-- EXERCISE --
Write out all of the data below again, word for word, leaving nothing out and changing nothing.

-- DATA FOR THE TASK --
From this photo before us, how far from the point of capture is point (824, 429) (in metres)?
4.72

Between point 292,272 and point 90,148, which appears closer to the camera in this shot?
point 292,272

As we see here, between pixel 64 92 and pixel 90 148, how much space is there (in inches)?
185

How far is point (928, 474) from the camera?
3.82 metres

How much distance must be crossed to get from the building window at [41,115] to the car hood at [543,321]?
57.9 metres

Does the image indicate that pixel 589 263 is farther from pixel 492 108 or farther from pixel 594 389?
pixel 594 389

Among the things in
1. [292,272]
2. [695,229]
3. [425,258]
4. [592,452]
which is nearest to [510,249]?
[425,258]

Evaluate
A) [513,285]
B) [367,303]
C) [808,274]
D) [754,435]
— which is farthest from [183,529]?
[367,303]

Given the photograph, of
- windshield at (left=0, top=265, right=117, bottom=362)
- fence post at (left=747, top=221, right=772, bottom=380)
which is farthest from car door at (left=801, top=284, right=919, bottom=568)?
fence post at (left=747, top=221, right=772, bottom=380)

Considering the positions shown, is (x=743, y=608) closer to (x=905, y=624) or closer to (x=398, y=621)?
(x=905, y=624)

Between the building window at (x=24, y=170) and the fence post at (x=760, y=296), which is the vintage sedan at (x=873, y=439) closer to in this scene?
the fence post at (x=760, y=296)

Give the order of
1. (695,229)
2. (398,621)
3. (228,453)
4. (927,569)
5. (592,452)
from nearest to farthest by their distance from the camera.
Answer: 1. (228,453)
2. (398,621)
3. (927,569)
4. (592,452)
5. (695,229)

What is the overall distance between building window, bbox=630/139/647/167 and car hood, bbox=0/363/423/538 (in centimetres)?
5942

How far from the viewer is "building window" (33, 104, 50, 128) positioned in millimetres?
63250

-- EXERCISE RESPONSE --
From this photo before us, how far from the point of capture is point (824, 429) (in metres)?
4.72

Between point 292,272 and point 90,148, which appears closer to the camera in this shot?
point 292,272

As we see here, between pixel 64 92 and pixel 90 148, how much space is there (in inches)?
185

How far is point (928, 474) from the camera?
3.82 metres

How much distance must be crossed to get from the building window at [41,115] to the car hood at [543,321]?
57.9 metres

Does the image indicate that pixel 589 263 is farther from pixel 492 108 or farther from pixel 594 389?
pixel 594 389

Among the things in
1. [292,272]
2. [695,229]
3. [425,258]
4. [592,452]
which is nearest to [510,249]?
[425,258]

Evaluate
A) [513,285]
B) [367,303]
C) [808,274]
D) [754,435]
— which is farthest from [183,529]?
[367,303]

Given the photograph, of
- windshield at (left=0, top=265, right=117, bottom=362)
- fence post at (left=747, top=221, right=772, bottom=380)
which is farthest from car door at (left=801, top=284, right=919, bottom=568)?
fence post at (left=747, top=221, right=772, bottom=380)

Considering the positions shown, is (x=743, y=608) closer to (x=905, y=624) or closer to (x=398, y=621)?
(x=905, y=624)

Between the building window at (x=24, y=170) and the fence post at (x=760, y=296), which is the vintage sedan at (x=873, y=439) closer to in this scene?
the fence post at (x=760, y=296)

Give the order of
1. (695,229)
2. (398,621)
3. (228,453)
4. (927,569)
5. (592,452)
from nearest to farthest by their distance from the camera.
Answer: 1. (228,453)
2. (398,621)
3. (927,569)
4. (592,452)
5. (695,229)

What is the overall distance between building window, bbox=630/139/647/167 and car hood, bbox=0/363/423/538 (in centimetres)?
5942

How far from the viewer is "building window" (33, 104, 50, 128) positioned in millimetres?
63250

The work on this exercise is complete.